Saved data entries

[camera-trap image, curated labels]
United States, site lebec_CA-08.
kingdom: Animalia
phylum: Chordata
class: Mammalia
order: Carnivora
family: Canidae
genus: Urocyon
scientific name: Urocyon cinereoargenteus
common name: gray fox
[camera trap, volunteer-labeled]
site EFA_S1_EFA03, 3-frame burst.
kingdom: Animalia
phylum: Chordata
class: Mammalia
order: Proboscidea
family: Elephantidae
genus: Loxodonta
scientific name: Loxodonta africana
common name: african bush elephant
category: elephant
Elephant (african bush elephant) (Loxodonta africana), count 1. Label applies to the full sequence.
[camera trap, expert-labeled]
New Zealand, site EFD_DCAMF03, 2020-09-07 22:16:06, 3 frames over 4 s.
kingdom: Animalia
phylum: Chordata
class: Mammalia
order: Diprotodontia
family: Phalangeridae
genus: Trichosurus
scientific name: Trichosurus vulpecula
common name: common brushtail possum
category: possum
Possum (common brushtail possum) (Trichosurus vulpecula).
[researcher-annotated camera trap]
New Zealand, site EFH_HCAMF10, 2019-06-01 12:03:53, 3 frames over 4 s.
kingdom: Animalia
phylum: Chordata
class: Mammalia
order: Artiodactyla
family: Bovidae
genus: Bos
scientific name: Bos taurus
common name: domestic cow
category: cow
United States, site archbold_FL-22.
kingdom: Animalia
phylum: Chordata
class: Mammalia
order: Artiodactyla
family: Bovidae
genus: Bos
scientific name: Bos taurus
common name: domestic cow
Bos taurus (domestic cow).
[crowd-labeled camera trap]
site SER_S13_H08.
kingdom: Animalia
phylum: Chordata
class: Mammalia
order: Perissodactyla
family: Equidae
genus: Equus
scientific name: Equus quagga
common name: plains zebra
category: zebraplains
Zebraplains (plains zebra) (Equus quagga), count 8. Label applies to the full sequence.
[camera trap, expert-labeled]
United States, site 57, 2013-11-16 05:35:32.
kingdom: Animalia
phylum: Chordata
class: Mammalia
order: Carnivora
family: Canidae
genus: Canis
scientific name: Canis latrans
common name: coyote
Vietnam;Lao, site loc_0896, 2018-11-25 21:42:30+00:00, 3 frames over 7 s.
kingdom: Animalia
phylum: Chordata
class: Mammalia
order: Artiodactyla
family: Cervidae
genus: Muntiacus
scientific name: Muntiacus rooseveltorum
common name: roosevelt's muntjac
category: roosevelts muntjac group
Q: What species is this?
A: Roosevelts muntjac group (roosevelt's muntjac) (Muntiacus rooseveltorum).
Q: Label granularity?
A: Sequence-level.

◆ **Work required**
Whichever lines of the data include the word "camera", pull them out.

◆ **Response below**
[camera-trap image, curated labels]
[camera trap, volunteer-labeled]
[camera trap, expert-labeled]
[researcher-annotated camera trap]
[crowd-labeled camera trap]
[camera trap, expert-labeled]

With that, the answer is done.